### Direction 1
According to the text about the geologist and paleoclimate proxy developer, what does she do most of her work on?

### Text provided
====================

Linda Dämmer, Geologist and Paleoclimate Proxy Developer

The great thing about science is that there is always something new to discover, always something new to try, always a new question to answer, always a new challenge. If you’re curious enough, there will always be ways to improve our understanding of how the world works. And as a scientist you’re free to explore all these avenues. Even though every single scientist is only looking at a tiny fraction of everything there is to discover, we still all contribute to the same, big, never ending puzzle. And I find that strangely appealing.

Inspecting a shallow marine site near an active submarine volcanic vent field on the Aeolian island of Panarea, Italy in May of 2017 (Mount Stromboli erupting in the background). Photo by Caitlyn Witkowski (NIOZ/Utrecht University).

By developing and improving methods for paleoclimatologists and paleoceanographers my research helps other scientists understand how the complex system that is our planet’s climate developed and changed over time and reacted to changing parameters in the past. Only if we understand this well enough we will be able to predict reliably how the climate system will be behave in the future.

The main problem we, as geoscientists, have with learning about the climate of the past is that we can’t go back in time to directly measure the temperature or the composition of the atmosphere and oceans (unfortunately our colleagues who are working on time travel are way behind their schedule, but they say it doesn’t matter 😉 ). And unless you’re only interested in the last few centuries, nobody has left us their notes in a neat lab book with all the information we are looking for listed up in a table. Therefore, we have to look at the next best thing: ‘nature’s lab book’, natural records of past environmental conditions. For example we can use ice cores, tree rings, sediment cores, corals and other fossils to learn about the past. But what exactly do we look for in these natural archives? Which particles, organisms, compounds, molecules or minerals have stored valuable information about, for example, temperature, sea water salinity, or composition of the atmosphere? And how do we unlock these data? That is what I’m working on. I’m trying to connect the environmental conditions with the resulting signals in the natural records that we find all over the world.

A benthic foraminifera (Amphistegina lessonii) up close. The scale bar here is 200 microns (1 micron = one millionth of a meter). The bright green, fluorescent part of the shell grew during an experiment that included a fluorescent dye. This way we can tell which areas of the shell are relevant for our measurements.

I do most of my work on living foraminifera (unicellular organisms with a carbonate shell) and the ratio of different elements in their shells. I use benthic (bottom dwelling) foraminifera and keep them under a range of different controlled conditions in the lab to improve our understanding of how environmental signals can be found in their shells.

====================

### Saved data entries
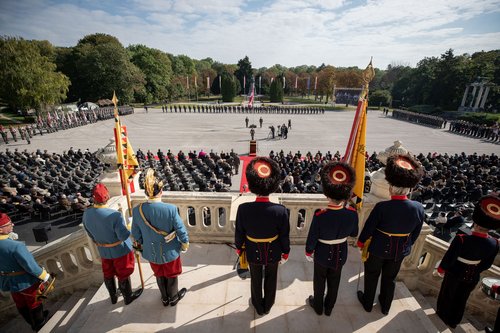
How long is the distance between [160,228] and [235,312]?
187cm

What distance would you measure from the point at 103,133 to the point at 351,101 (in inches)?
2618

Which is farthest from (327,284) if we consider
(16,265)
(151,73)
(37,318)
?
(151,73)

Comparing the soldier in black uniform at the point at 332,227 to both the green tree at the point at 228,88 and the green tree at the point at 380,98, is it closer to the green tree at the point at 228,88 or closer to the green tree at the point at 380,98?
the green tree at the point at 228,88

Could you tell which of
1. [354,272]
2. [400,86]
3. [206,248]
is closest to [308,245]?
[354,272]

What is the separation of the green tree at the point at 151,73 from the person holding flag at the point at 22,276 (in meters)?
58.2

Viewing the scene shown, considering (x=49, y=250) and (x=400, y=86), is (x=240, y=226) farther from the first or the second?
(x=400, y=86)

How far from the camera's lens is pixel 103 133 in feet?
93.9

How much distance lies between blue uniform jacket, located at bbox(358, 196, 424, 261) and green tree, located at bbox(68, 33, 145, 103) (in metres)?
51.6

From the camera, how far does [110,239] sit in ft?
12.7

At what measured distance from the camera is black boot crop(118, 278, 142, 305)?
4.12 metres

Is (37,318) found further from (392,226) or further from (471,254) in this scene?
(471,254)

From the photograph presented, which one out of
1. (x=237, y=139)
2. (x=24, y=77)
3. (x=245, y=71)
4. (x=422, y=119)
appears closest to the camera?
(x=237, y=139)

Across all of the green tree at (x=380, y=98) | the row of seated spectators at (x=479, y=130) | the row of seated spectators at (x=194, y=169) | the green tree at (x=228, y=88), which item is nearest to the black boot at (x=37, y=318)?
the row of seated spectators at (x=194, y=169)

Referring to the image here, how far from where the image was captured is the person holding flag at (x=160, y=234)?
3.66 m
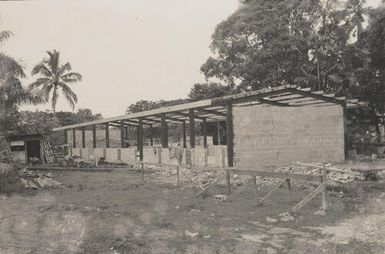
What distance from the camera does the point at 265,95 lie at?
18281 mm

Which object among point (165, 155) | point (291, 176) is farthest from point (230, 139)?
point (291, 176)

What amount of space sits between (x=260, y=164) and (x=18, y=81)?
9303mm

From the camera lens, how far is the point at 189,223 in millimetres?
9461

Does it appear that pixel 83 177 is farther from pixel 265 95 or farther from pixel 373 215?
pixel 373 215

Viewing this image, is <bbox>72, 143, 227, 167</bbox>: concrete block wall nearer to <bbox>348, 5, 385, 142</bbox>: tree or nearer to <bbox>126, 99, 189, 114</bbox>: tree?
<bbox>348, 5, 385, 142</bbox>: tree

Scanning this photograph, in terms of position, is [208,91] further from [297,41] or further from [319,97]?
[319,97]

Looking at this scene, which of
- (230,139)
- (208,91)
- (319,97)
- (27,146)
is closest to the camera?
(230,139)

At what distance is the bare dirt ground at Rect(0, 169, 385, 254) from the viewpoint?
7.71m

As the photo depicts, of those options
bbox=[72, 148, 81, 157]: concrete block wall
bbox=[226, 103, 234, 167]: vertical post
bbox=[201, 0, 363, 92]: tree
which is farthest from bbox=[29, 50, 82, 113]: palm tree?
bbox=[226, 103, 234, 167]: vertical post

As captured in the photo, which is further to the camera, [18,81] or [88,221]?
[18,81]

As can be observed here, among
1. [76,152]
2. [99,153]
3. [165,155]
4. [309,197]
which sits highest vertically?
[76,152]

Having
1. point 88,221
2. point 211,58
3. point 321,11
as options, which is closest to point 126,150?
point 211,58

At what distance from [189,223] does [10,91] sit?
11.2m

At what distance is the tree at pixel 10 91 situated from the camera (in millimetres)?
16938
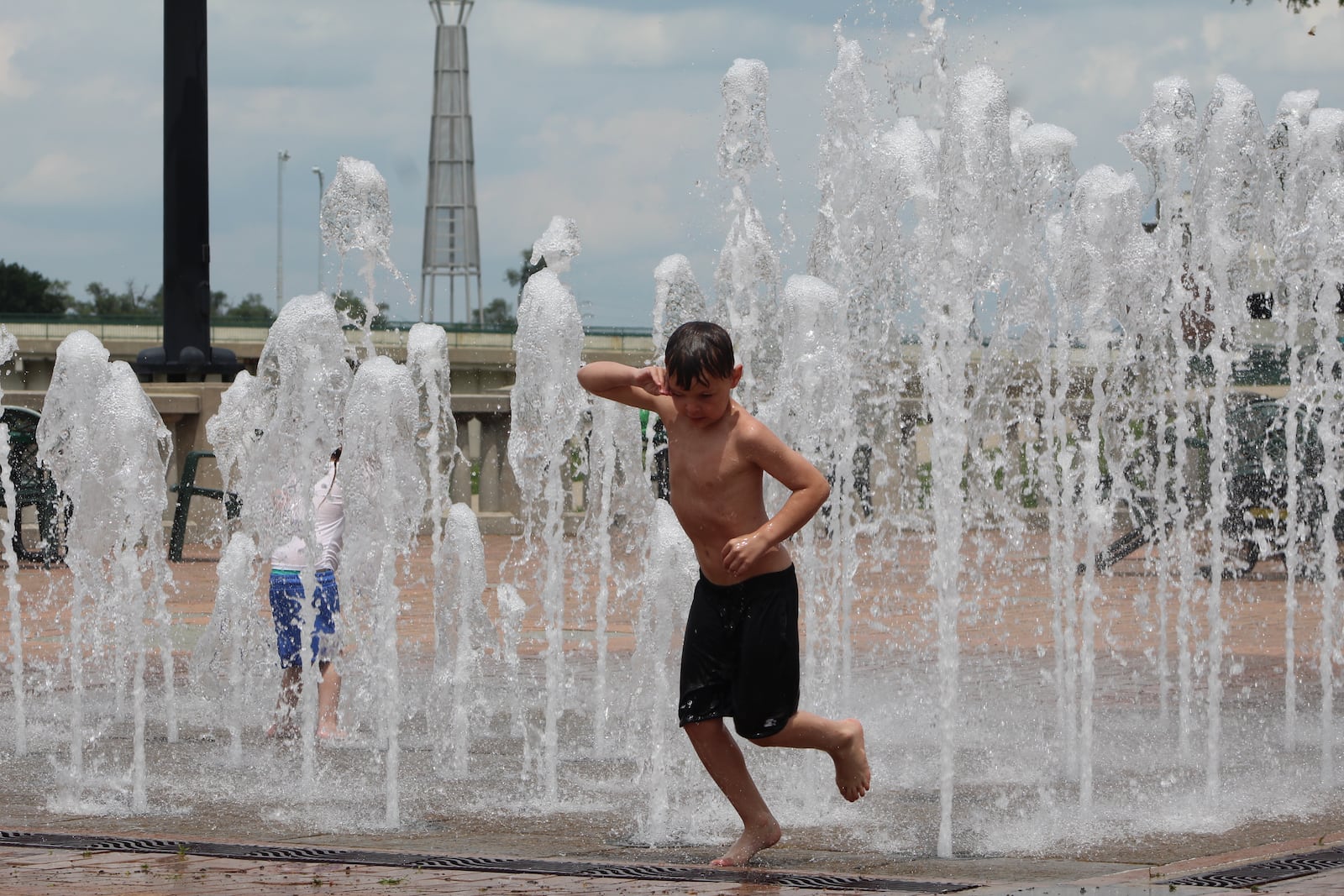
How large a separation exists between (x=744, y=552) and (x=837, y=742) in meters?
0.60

====================

### Direction 2
Return, word for word, the lines of the records starting with the line containing "As can be observed here, among" and going on through the end of the records, leaving out the pictures.

### Full output 1
Living foraminifera, unicellular organisms with a carbonate shell, and the ratio of different elements in their shells.

### Full output 2
As can be observed here, among
1. [76,152]
2. [99,153]
3. [165,155]
4. [309,197]
which sits highest vertically?
[76,152]

Having
1. point 88,221
2. point 211,58
3. point 321,11
as options, which is closest to point 126,150?
point 211,58

At what distance from [189,223] does [10,91] sit?
11.2m

At what distance is the tree at pixel 10 91 situated from the camera (in millimetres)?
16938
How large a separation exists between (x=744, y=552) and (x=837, y=742) in meters?
0.60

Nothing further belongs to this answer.